Job:
Locate every line in the records below that contains the string "closest", and copy each of those lines.

# Records to process start

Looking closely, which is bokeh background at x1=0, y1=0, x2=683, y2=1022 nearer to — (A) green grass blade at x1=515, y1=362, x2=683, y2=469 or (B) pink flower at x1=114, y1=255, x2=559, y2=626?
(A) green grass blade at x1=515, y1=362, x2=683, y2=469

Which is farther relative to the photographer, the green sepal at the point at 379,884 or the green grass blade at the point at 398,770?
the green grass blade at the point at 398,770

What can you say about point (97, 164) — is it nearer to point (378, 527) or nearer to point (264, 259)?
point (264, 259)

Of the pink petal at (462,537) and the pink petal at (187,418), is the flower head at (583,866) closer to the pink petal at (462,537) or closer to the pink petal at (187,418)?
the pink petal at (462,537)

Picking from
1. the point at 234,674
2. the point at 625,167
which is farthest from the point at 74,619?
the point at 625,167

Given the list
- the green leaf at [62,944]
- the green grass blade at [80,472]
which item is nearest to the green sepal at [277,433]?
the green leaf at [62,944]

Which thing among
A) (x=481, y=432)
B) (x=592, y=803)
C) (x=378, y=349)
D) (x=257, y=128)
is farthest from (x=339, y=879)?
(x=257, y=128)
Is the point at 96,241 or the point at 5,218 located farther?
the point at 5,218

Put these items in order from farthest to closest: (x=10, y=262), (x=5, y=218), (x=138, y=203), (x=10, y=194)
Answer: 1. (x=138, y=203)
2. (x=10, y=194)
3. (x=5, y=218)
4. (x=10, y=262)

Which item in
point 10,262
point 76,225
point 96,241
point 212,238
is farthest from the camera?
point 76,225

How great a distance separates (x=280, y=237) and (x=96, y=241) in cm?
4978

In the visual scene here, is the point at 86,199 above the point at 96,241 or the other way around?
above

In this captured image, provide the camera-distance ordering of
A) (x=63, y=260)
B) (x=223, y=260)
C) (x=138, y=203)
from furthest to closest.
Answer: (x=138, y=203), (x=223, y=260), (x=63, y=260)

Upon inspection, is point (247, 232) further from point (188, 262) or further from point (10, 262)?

# Records to process end

Final result:
Put these items in order from farthest to closest: (x=10, y=262), (x=5, y=218), (x=138, y=203), (x=10, y=194)
from furthest to closest.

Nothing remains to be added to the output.